Comme on pouvait s’y attendre, Trump a fait un détour et a prétendu à tort que ces enfants avaient traversé sans leur famille. Il a redoublé de rhétorique anti-immigrants, mettant la responsabilité de la pandémie et de la crise économique sur le dos de l’immigration. Tout au long de sa présidence, les politiques de Trump ont renforcé les groupuscules racistes et haineux, donné du pouvoir aux patrouilles frontalières paramilitaires et attaqué ouvertement les communautés d’immigrants. Mais son aversion ouvertement xénophobe pour les droits humains fondamentaux des migrants a également mis en lumière la politique d’immigration raciste et sans entrave de l’ensemble des États-Unis, que ce soit sous les administrations républicaine comme démocrate. Lorsque Biden a accusé Trump de jeter des enfants en cage, celui-ci a répondu par ce qui a peut-être été l’attaque la plus habile de la nuit : "Qui a construit les cages ?”

Avec un geste peu commun, Biden a évité la question en disant qu’il n’était pas d’accord avec toutes les politiques d’immigration de l’administration Obama. Mais cela ne cache pas la vérité : les démocrates et les républicains ont construit ces cages ensemble, tout comme ils ont construit le mur frontalier ensemble, et comme ils lâchent souvent des bombes sur les populations civiles ensemble.

"Je suis la personne la moins raciste dans cette salle"

Après ses appels flagrants à l’extrême droite lors du dernier débat, la déférence de Trump pour la suprématie blanche et les inégalités raciales ont été rappelées lors du débat. Pendant que les républicains poussaient un soupir de soulagement en constatant que cette fois, Trump ne s’était pas ouvertement rangé du côté des Proud Boys, Trump est même allé jusqu’à affirmer qu’il avait fait "plus pour la communauté afro-américaine que n’importe quel président, à l’exception d’Abraham Lincoln".

Bien qu’ils aient essayé de s’exposer mutuellement, les deux candidats n’ont pas pu cacher leurs propres histoires et politiques totalement désastreuses sur la situation des Afro-Américains. Pour sa part, Biden a encore trébuché lorsqu’il a été confronté à son rôle dans la rédaction du Crime Bill de 1994, qui est responsable de l’emprisonnement et de la privation de droits de millions de personnes non blanches aux États-Unis.

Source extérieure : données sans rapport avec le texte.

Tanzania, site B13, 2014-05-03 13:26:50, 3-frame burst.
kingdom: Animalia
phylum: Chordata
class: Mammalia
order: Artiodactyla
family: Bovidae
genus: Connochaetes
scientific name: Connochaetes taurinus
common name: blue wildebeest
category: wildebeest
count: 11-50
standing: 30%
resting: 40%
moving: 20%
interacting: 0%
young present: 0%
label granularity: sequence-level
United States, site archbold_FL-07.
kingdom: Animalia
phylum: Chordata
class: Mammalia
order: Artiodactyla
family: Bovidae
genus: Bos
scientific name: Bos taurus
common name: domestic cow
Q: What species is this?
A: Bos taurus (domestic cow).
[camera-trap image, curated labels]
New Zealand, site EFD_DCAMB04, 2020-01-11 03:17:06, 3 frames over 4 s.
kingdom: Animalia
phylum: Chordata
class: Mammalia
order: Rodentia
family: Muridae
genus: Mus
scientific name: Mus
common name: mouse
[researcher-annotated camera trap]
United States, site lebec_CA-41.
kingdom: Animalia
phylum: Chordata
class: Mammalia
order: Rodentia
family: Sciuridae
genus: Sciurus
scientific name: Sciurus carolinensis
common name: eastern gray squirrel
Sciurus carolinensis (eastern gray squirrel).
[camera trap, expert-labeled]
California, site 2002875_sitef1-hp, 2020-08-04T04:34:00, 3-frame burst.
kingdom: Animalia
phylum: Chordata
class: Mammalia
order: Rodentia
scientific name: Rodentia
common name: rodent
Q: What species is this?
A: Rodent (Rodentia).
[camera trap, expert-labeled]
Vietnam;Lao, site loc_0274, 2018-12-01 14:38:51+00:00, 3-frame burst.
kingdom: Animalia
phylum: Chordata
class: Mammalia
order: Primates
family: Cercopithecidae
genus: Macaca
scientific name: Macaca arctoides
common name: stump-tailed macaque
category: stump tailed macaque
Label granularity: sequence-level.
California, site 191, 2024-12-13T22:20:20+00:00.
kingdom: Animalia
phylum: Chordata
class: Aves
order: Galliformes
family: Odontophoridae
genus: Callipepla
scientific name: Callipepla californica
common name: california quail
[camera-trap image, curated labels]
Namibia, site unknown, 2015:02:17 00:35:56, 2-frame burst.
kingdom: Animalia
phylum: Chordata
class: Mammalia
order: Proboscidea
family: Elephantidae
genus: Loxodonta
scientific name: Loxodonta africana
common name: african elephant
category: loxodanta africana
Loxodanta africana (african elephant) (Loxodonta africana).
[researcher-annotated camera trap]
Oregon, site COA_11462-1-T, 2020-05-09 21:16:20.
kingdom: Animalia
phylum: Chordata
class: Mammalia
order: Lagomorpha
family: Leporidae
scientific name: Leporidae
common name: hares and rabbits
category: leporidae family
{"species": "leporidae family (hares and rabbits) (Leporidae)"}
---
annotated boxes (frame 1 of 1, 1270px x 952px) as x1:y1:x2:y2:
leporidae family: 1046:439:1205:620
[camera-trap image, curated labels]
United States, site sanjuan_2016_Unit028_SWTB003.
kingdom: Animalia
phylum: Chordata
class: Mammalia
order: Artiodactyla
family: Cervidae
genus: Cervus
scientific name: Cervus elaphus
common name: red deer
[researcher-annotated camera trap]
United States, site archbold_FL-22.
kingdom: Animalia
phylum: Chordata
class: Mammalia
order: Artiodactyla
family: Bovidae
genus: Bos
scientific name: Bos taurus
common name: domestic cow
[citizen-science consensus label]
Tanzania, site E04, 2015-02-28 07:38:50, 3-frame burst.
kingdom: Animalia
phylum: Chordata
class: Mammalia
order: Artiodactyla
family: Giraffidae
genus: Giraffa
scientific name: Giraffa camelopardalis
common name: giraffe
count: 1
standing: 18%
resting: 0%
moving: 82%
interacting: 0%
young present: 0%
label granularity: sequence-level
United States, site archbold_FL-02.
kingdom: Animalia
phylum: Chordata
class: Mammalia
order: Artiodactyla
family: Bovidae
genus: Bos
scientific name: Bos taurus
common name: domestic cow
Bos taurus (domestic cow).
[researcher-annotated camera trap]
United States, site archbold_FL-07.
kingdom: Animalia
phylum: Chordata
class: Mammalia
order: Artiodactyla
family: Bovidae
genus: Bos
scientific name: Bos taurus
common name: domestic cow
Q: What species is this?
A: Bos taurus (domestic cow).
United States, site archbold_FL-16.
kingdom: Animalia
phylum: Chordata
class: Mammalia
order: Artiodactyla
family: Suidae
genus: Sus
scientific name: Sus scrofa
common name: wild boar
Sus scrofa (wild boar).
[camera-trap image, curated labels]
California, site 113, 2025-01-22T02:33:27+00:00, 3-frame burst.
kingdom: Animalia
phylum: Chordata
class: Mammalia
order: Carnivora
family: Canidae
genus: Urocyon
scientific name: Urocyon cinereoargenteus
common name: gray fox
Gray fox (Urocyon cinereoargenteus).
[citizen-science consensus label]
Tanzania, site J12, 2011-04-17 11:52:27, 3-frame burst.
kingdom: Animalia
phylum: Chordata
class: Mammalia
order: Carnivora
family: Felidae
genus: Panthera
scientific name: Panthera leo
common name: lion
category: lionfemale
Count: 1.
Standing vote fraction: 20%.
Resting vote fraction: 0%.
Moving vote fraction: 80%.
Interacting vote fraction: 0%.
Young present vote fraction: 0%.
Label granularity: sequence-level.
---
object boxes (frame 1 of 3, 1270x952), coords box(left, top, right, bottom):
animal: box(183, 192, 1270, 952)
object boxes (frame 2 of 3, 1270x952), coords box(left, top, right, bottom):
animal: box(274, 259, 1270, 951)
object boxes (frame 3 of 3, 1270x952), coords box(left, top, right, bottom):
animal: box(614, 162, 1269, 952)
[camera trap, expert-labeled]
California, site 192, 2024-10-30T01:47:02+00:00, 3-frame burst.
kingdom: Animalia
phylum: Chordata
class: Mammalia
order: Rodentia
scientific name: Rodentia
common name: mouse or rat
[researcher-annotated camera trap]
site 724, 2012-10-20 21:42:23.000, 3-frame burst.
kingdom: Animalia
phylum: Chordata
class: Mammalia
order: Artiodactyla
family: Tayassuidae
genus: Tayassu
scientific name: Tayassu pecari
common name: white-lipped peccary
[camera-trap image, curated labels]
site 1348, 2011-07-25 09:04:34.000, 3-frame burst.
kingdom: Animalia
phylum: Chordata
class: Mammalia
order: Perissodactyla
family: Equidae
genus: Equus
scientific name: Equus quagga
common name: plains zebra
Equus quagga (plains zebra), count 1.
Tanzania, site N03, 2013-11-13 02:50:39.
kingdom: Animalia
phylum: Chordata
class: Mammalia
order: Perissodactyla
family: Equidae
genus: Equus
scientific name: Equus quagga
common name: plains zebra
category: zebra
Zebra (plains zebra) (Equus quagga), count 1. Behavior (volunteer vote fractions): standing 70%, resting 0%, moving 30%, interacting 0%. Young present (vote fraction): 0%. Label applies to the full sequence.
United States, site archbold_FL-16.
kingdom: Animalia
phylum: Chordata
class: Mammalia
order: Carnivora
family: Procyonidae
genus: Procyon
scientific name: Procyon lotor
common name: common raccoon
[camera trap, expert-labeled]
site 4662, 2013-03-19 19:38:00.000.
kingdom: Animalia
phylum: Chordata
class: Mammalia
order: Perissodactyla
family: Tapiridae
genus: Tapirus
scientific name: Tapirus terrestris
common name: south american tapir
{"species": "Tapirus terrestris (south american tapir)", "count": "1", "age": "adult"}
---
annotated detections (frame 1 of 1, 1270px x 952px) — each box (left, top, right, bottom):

Les dernières minutes du débat étaient centrées sur la question de la crise climatique, soulignant à quel point cette question essentielle est sans importance pour les candidats du capitalisme impérialiste. Biden a très bien parlé de l’urgence du changement climatique, mais ses politiques, comme celles de Trump, sont bien loin d’être suffisantes pour nous sauver de la catastrophe écologique. Avec un nouveau rapport affirmant que la production capitaliste pourrait ruiner la planète d’ici 2050, il n’y a pas de temps à perdre avec le "capitalisme vert" ou des politiques climatiques progressives. Les accords de Paris ne peuvent pas nous sauver maintenant. Mais ni Trump ni Biden n’apportent de solution au changement climatique. Trump, tout en déclarant son "amour" pour l’environnement, n’a fait que présenter de nouveaux plans visant à réduire des protections environnementales déjà insignifiantes. Pendant ce temps, Biden redoublait d’efforts pour réaffirmer son engagement auprès des entreprises capitalistes.

Grandiloquence et théâtralité en moins, ce dernier débat a montré plus clairement que jamais qu’en fin de compte, ni Trump ni Biden ne seraient une option pour la classe ouvrière et les opprimés, encore moins dans cette période de bouleversement social, politique et économique. Bien qu’ils puissent utiliser des tactiques différentes, tous deux ont clairement fait savoir sur la scène du débat qu’ils ont l’intention de reconquérir l’hégémonie impérialiste américaine, au détriment de la classe ouvrière et des opprimés du monde entier. Ces deux candidats au capital n’ont rien d’autre à offrir que plus de misère et d’insécurité face à une deuxième vague épidémique et à une récession mondiale qui s’aggrave.